* _GOAL OF THE EXERCISE_:
The answer must restate every entry exactly as it appears.

Saved entries
+++++

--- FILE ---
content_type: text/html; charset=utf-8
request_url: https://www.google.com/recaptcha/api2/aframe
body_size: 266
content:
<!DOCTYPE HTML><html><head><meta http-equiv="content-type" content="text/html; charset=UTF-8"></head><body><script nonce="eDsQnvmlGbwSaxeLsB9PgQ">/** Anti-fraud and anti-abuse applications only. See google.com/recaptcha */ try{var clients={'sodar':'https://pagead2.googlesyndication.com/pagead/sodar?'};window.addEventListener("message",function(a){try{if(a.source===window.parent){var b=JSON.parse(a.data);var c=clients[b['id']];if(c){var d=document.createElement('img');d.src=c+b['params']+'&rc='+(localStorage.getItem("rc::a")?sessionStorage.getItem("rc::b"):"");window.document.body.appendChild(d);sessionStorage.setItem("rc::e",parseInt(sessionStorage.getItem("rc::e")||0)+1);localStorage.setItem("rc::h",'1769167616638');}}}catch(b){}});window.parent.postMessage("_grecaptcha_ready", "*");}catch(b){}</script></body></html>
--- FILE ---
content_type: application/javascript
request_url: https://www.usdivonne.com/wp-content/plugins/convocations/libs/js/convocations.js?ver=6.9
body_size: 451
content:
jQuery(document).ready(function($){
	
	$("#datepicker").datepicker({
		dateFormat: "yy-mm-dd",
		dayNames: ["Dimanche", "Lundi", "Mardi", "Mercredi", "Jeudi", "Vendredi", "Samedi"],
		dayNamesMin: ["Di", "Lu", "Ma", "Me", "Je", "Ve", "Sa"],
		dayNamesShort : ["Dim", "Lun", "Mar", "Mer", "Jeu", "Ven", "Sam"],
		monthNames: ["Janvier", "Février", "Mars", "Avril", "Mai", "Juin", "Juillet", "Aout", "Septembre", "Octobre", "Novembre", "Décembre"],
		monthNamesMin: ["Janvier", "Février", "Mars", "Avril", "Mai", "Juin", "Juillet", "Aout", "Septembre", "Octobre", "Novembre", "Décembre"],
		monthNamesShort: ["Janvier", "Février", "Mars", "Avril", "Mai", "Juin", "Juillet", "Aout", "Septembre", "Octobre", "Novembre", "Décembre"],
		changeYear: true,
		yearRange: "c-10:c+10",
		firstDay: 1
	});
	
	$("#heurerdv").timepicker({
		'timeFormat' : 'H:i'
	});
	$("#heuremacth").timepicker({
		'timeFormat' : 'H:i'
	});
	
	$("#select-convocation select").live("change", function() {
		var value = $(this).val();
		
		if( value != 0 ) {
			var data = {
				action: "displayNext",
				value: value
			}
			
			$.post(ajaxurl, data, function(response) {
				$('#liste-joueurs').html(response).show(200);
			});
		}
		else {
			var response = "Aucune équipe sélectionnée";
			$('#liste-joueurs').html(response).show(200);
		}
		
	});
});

+++++

* _RESULT_:
--- FILE ---
content_type: text/html; charset=utf-8
request_url: https://www.google.com/recaptcha/api2/aframe
body_size: 266
content:
<!DOCTYPE HTML><html><head><meta http-equiv="content-type" content="text/html; charset=UTF-8"></head><body><script nonce="eDsQnvmlGbwSaxeLsB9PgQ">/** Anti-fraud and anti-abuse applications only. See google.com/recaptcha */ try{var clients={'sodar':'https://pagead2.googlesyndication.com/pagead/sodar?'};window.addEventListener("message",function(a){try{if(a.source===window.parent){var b=JSON.parse(a.data);var c=clients[b['id']];if(c){var d=document.createElement('img');d.src=c+b['params']+'&rc='+(localStorage.getItem("rc::a")?sessionStorage.getItem("rc::b"):"");window.document.body.appendChild(d);sessionStorage.setItem("rc::e",parseInt(sessionStorage.getItem("rc::e")||0)+1);localStorage.setItem("rc::h",'1769167616638');}}}catch(b){}});window.parent.postMessage("_grecaptcha_ready", "*");}catch(b){}</script></body></html>
--- FILE ---
content_type: application/javascript
request_url: https://www.usdivonne.com/wp-content/plugins/convocations/libs/js/convocations.js?ver=6.9
body_size: 451
content:
jQuery(document).ready(function($){
	
	$("#datepicker").datepicker({
		dateFormat: "yy-mm-dd",
		dayNames: ["Dimanche", "Lundi", "Mardi", "Mercredi", "Jeudi", "Vendredi", "Samedi"],
		dayNamesMin: ["Di", "Lu", "Ma", "Me", "Je", "Ve", "Sa"],
		dayNamesShort : ["Dim", "Lun", "Mar", "Mer", "Jeu", "Ven", "Sam"],
		monthNames: ["Janvier", "Février", "Mars", "Avril", "Mai", "Juin", "Juillet", "Aout", "Septembre", "Octobre", "Novembre", "Décembre"],
		monthNamesMin: ["Janvier", "Février", "Mars", "Avril", "Mai", "Juin", "Juillet", "Aout", "Septembre", "Octobre", "Novembre", "Décembre"],
		monthNamesShort: ["Janvier", "Février", "Mars", "Avril", "Mai", "Juin", "Juillet", "Aout", "Septembre", "Octobre", "Novembre", "Décembre"],
		changeYear: true,
		yearRange: "c-10:c+10",
		firstDay: 1
	});
	
	$("#heurerdv").timepicker({
		'timeFormat' : 'H:i'
	});
	$("#heuremacth").timepicker({
		'timeFormat' : 'H:i'
	});
	
	$("#select-convocation select").live("change", function() {
		var value = $(this).val();
		
		if( value != 0 ) {
			var data = {
				action: "displayNext",
				value: value
			}
			
			$.post(ajaxurl, data, function(response) {
				$('#liste-joueurs').html(response).show(200);
			});
		}
		else {
			var response = "Aucune équipe sélectionnée";
			$('#liste-joueurs').html(response).show(200);
		}
		
	});
});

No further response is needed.